The Medicaid and CHIP Payment and Access Commission (MACPAC), which advises Congress on Medicaid policy, rejects industry complaints that facilities do not receive sufficient Medicaid funding to hire more nurses. In 2023, in both an Issue Brief and Report to Congress, MACPAC reports insufficient evidence that Medicaid rates for nursing homes are inadequate, citing the lack of information about how much total Medicaid funding facilities actually receive, how much they divert to related parties they own and control, and how they spend their public reimbursement. In fact, a new study estimates that 63% of facility profits were hidden in inflated prices paid to related parties.
While some facilities claim they cannot hire additional staff, they simultaneously complain about their reliance on temporary nurse staffing agencies, which charge them considerably more than they pay permanent staff. Poor working conditions, low salaries, minimum benefits, and low staffing levels lead to high staff turnover and make nursing home employment an undesirable option for many nurses. Staffing agencies pay higher wages and give nurses more control over their time. The problem is not that facilities lack money to pay staff and that no one is available to work; the chief problem is that people don’t want to work for nursing facilities under current conditions.
Finally, nursing home closures are not uncommon. A 2009 study found that 2% of nursing facilities closed each year between 1999 and 2005, typically when they were small, provided poor care, and had a high Medicaid census and low occupancy. A 2020 study described 555 closures between June 2015 and June 2019 (4% of facilities). A more recent study and analysis found that closures actually declined during the pandemic, and that most closed facilities were small, urban, provided poor care, and had low occupancy and high staff turnover.
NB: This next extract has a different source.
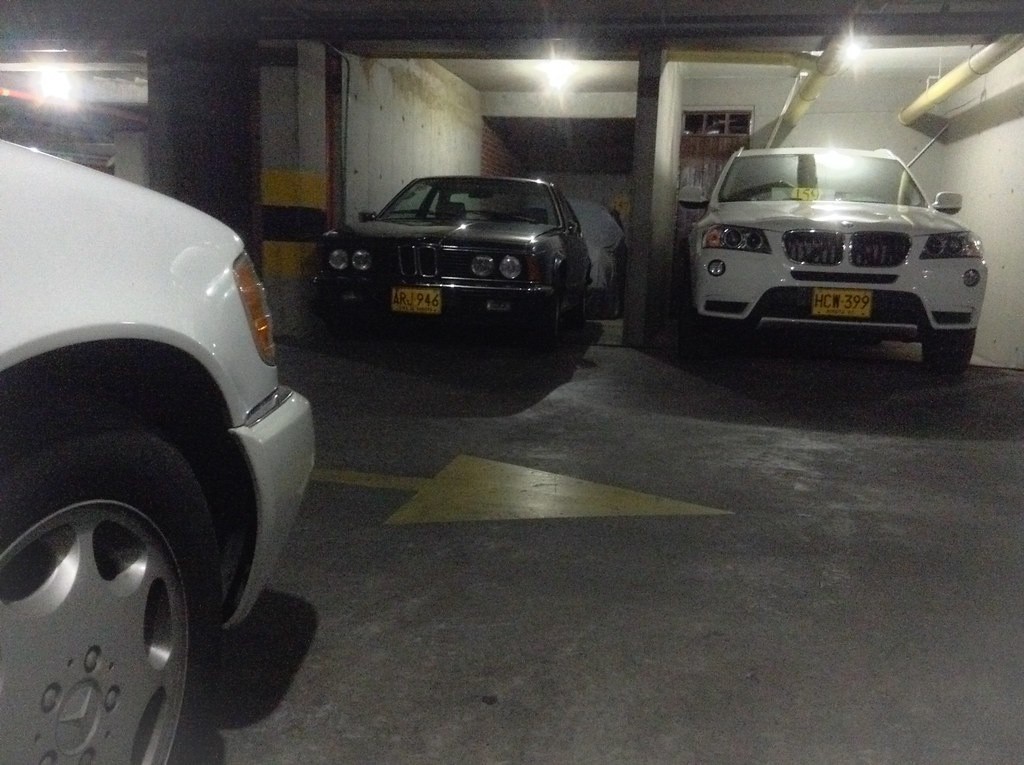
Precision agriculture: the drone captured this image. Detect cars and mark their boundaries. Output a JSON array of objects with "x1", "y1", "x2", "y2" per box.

Closures are stressful and, as a matter of policy, especially problematic in high-performing facilities. But the reality is, closures will continue to occur, especially in facilities that have too few staff to provide high quality care, and as deliberate state policies shift public funding from nursing homes to home and community-based alternatives favored by older people and their families. Fearmongering about closures should not defeat the administration’s efforts to increase and improve staffing.
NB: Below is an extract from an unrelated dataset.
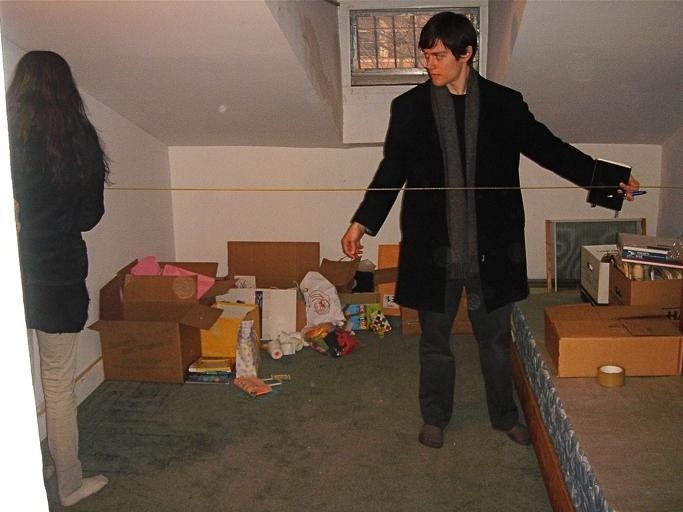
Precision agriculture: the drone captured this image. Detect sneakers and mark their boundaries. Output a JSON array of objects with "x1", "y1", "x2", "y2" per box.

Toward a Meaningful Final Rule
As nursing homes begin to stabilize after the pandemic — facility occupancy rates are increasing, Medicaid rates are increasing, and multiple efforts to recruit and train staff are expanding — CMS must reject nursing facilities’ opposition to improving staffing levels when it issues the final rule. Nurse staffing is the most critical factor for nursing home quality. The thousands of facilities that currently staff at high levels demonstrate that good staffing can be achieved.
I encourage the Biden administration to publish a final rule that advances meaningful staffing ratios. The first federal staffing standard must get the rule right with evidence-based HPRDs, rolled out in an efficient timeframe, and with a clear mechanism for meaningful enforcement.
Toby Edelman, JD, is a senior policy attorney with the Center for Medicare Advocacy, and an advocate for senior residents.